SINGAPORE: Oil prices largely reversed earlier falls on Thursday as a North Sea pipeline outage and record Chinese imports countered US crude production soaring past 10 million barrels per day.
Brent crude futures were at $65.51 per barrel at 0721 GMT, flat from their last close and up from a 2018-low of $65.12 a barrel reached early in the session.
US West Texas Intermediate (WTI) crude futures were at $61.73 a barrel. That was down 3 cents from their last settlement, but a recovery from a session-low of $61.33 a barrel.

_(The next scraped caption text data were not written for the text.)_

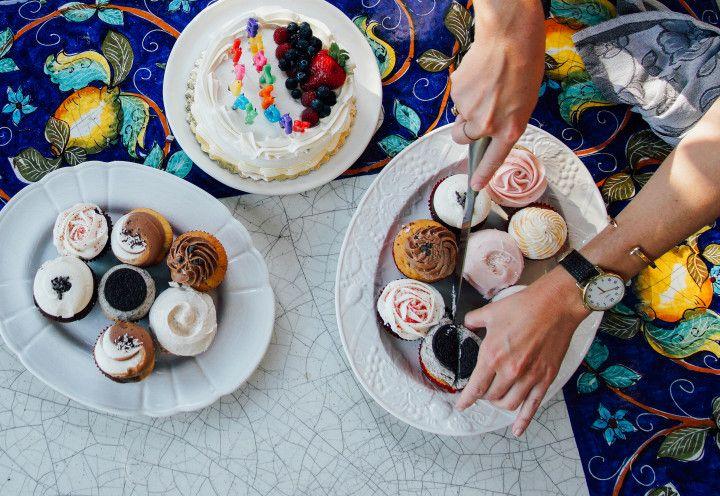 bajecznie kolorowe ciacha ciasta ciasteczka podane na talerzach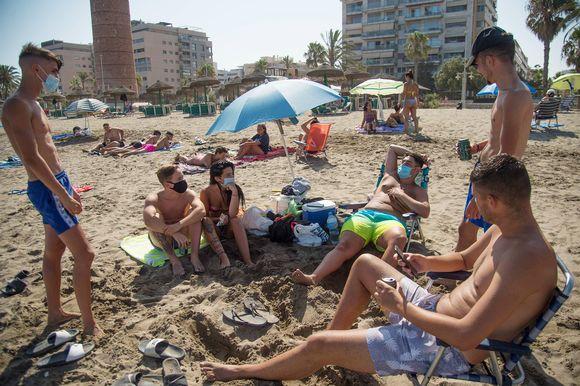 Turisteja La Misericordia -rannalla Malagassa.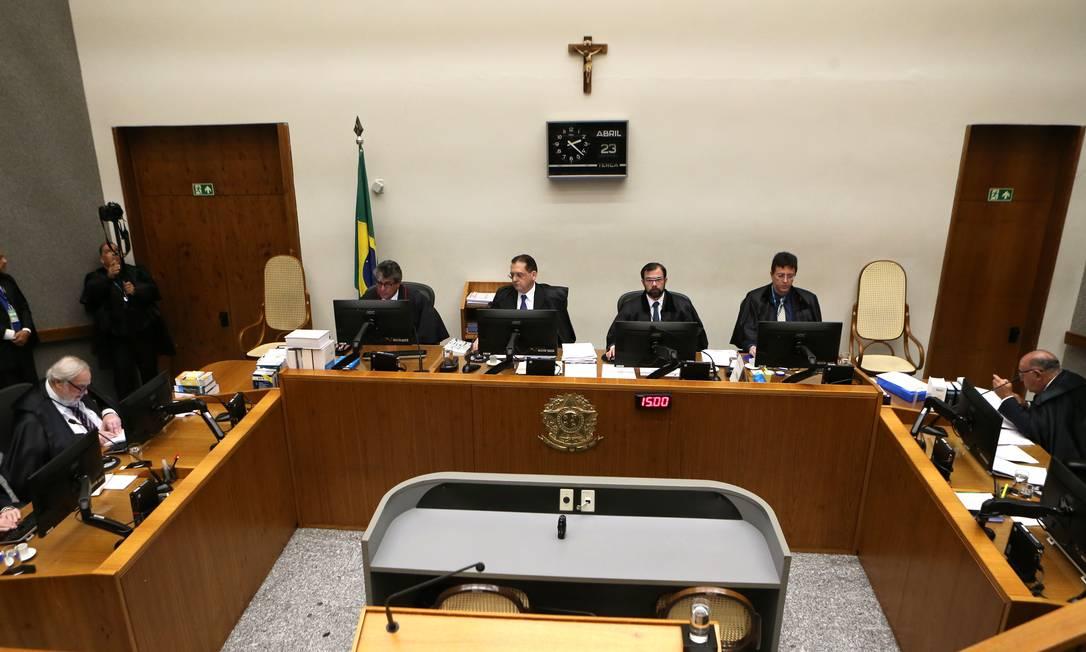 Quinta Turma do STJ julga recurso do ex-presidente Lula Foto: Jorge William / Agência O Globo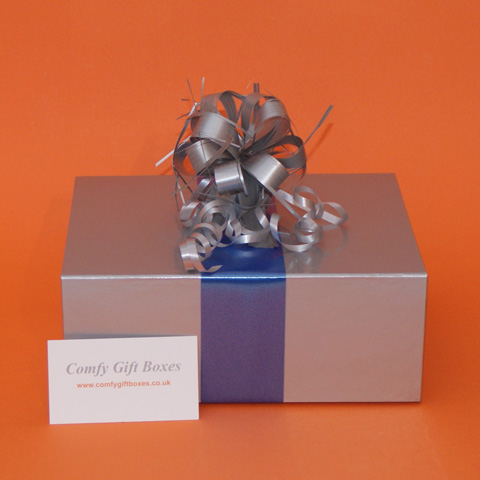 Pamper gifts for her Birthday, gifts for women delivered, Birthday gifts with shower products for girls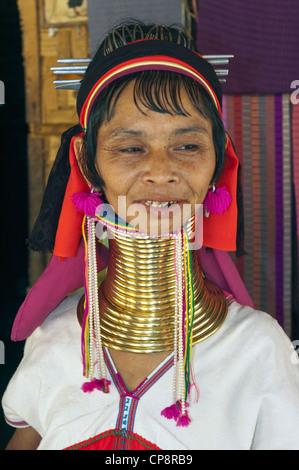 Elk208-3391v Thailande, Mae Hong Son domaine, village de réfugiés birmans, Rouge femme thaïlandaise Banque D'Images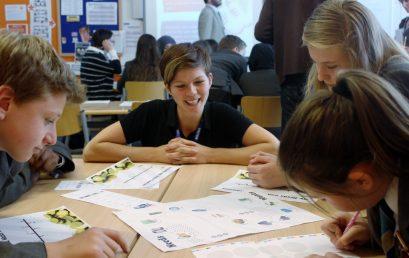 Mlade zanima kako se koriste kartice, što je mirovinska štednja i kako ulagati u dionice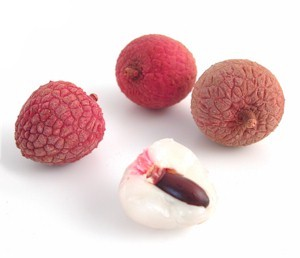 lychee nut shelled and with shell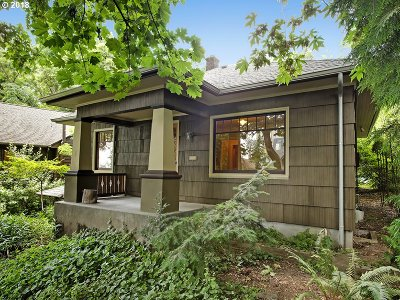Portland Single Family Home For Sale: 3243 N Michigan Ave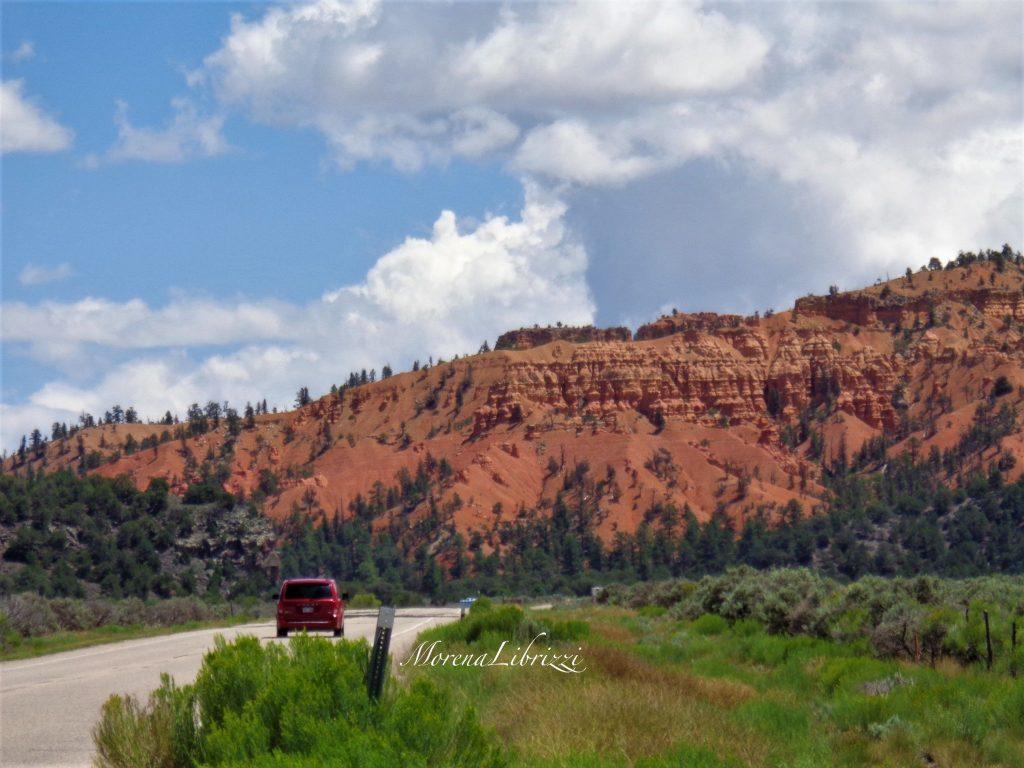 On the road lungo una delle bellissime strade dello Utah ©Morena Librizzi - Intervista per Usa la Valigia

Support on Thursday came from the second outage in as many months on the 450,000 bpd Forties pipeline network, Britain’s biggest, which supplies much of the crude underpinning Brent futures, although operator Ineos said it would likely restart the pipeline by Thursday.
Record Chinese crude imports in January of 9.57 million bpd also supported prices, traders said.

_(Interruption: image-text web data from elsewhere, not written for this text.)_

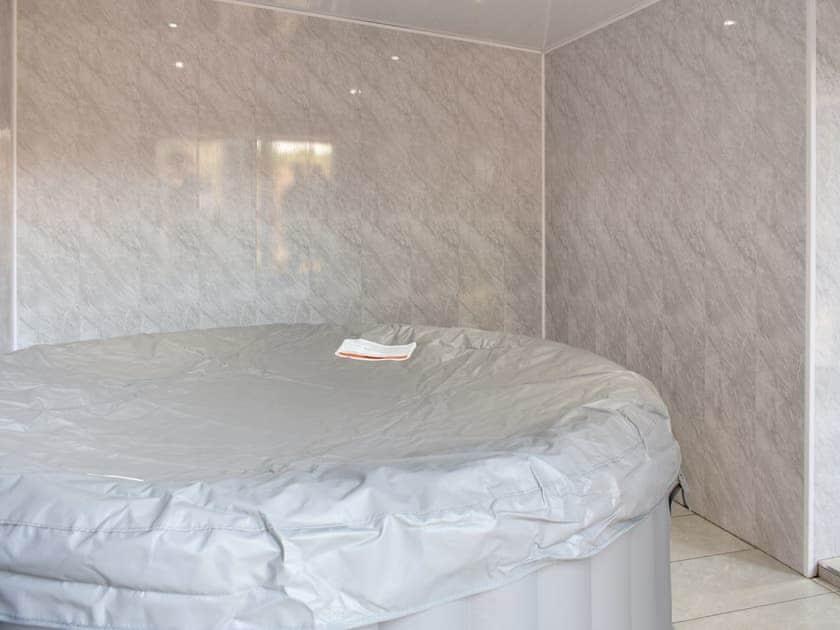 Hot tub   North Lodge - North & South Lodge, Appleby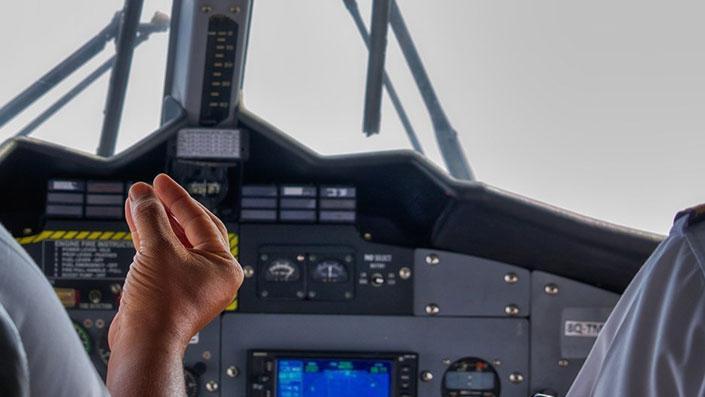 Görülmemiş olay: Virüs bulaştıran pilot görevden alındı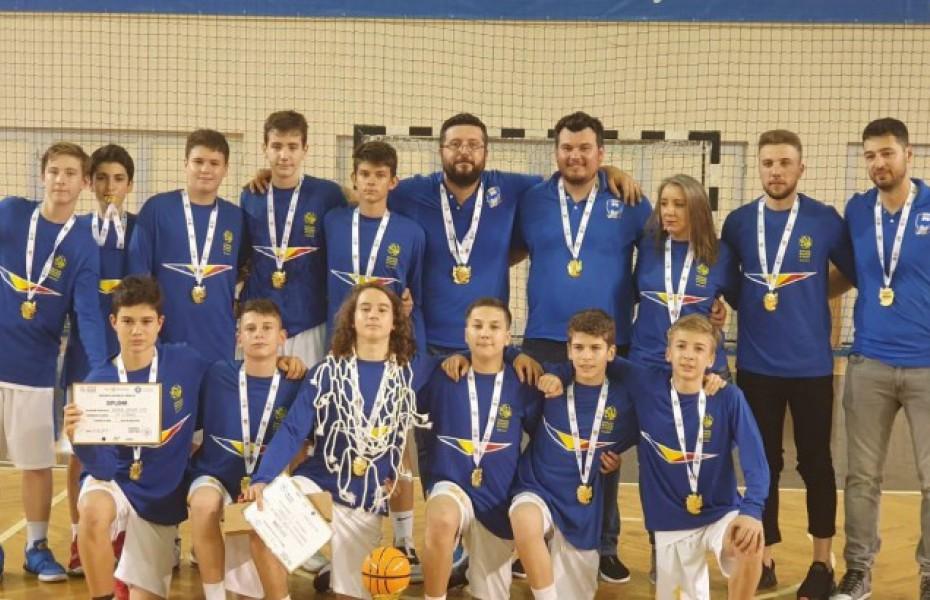 Premii individuale turneul final U14 masculin: MVP – Sasha Son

Looming over markets, however, was US production soaring past 10 million bpd last week, to 10.25 million bpd.
“US crude production should keep hitting new highs throughout 2018,” US bank Citi said after the data’s release.
Until the early 2000s, the US was oil starved, importing a peak of 12 million bpd.
But in one of the steepest rises of any oil producer in modern history, US output has surged by more than 20 percent since mid-2016, undermining OPEC’s and Russia’s efforts to tighten the market and prop up prices by withholding production.
At 10.25 million bpd, US output is now higher than the previous 10.044 million bpd record from back in 1970.
It’s above that of top exporter Saudi Arabia’s and within reach of Russia’s.
“What surprised the most was the large spike in oil production to 10.25 million barrels per day which was significantly higher than 9.92 million from the previous week,” said Fawad Razaqzada, market analyst at futures brokerage Forex.com.
“Clearly, the data points to an imbalanced market and oil prices have responded by turning sharply lower,” he added.
Weighing further on prices, US commercial crude stocks rose by 1.9 million barrels in the week to Feb. 2, to 420.25 million barrels.
The US Energy Information Administration (EIA) this week also upped its 2018 average output forecast to 10.59 million bpd, up by a whopping 320,000 bpd from its last forecast just a week earlier.